General characteristics
- Type: Fast patrol craft
- Displacement: 27.2 t (26.8 long tons; 30.0 short tons)
- Length: 19.45 m (63 ft 10 in)
- Beam: 4.4 m (14 ft 5 in)
- Draft: 0.89 m (2 ft 11 in)
- Installed power: 2 × M470M Zvezda ZE or MTU 10V 2000 M93 or M470MK Zvezda; 1 x diesel generator;
- Speed: Max: 50 knots (93 km/h; 58 mph)
- Range: 410 nmi (760 km; 470 mi)
- Endurance: 2 days
- Complement: 6
- Sensors & processing systems: Integrated navigation system; Navigation radar; Communication systems;
- Armament: 1 × 12.7 mm Uprava-Kord machine gun; 2 × Igla surface-to-air missile systems; 2 × 30 mm grenade launchers; 1 × DP-64 hand anti-diver grenade launcher; Small arms;

= Mangust-class patrol boat =

Russian Coast Guard Vessel

The Mangust-class patrol boat, Russian designation Project 12150, is a Russian Coast Guard vessel. The patrol craft is designed to operate in coastal areas, ports, and other littoral areas, to perform missions such as protection of territorial maritime borders, law enforcement, other defense missions, search and rescue, protection of fisheries, and enforcing rules of navigation.

__SOURCE INFORMATION__

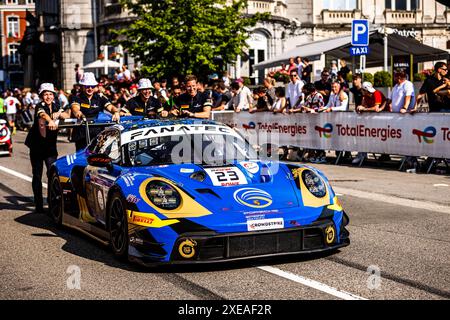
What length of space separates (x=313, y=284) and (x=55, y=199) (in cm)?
477

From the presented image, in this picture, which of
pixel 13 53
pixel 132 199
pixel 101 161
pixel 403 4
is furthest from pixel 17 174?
pixel 13 53

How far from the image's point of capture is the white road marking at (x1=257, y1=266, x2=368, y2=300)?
6469 mm

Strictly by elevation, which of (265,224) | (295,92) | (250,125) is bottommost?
(265,224)

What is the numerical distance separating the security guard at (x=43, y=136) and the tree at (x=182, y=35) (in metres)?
20.2

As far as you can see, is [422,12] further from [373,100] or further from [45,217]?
[45,217]

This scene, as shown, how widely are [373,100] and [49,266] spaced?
432 inches

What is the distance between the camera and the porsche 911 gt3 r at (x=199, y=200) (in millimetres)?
7398

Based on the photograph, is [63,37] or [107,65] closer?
[107,65]

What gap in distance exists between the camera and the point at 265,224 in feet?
24.5

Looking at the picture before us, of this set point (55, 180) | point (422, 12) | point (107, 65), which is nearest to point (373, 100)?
point (55, 180)

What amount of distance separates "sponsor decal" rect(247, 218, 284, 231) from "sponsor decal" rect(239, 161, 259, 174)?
2.96 feet

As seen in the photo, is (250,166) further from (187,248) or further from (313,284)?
(313,284)

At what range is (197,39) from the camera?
3231 cm

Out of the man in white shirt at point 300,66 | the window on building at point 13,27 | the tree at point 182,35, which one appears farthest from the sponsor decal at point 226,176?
the window on building at point 13,27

__TASK A__
In the passage on the Mangust-class patrol boat, what is the vessel's Russian designation?
__TASK B__
Continue the passage on the Mangust-class patrol boat from its final sentence.
The rows are drawn from a separate source.

__TASK ANSWER A__
Project 12150

__TASK ANSWER B__
==Design==
The craft has a modern design with various comforts for the crew such as low noise levels, air conditioning and well designed layout for better working and living conditions for the crew. They are armed with a variety of weapons to engage surface, air, and underwater threats. They are also equipped with a small boat for missions such as boarding operations.

== Operators ==

=== As of 2022 ===
- Baltic Fleet: 12 boats in operation
- Black Sea Fleet: 29 boats in operation
- Pacific Fleet: 9 boats in operation
- Caspian Flotilla: 11 boats in operation
- Amur: 1 vessel

In May 2024, Ukraine used MAGURA V5 sea drones to attack a Russian patrol boat in Crimea. Footage was released appearing to show the drone detonating next to a small boat appearing to resemble a Mangust-class vessel.

=== Former ===
2 boats were transferred from the Black Sea Fleet to the Baltic Fleet in 2016. In 2019, one Mangust-class patrol boat, PSKA-600, was decommissioned and sold to a civilian buyer.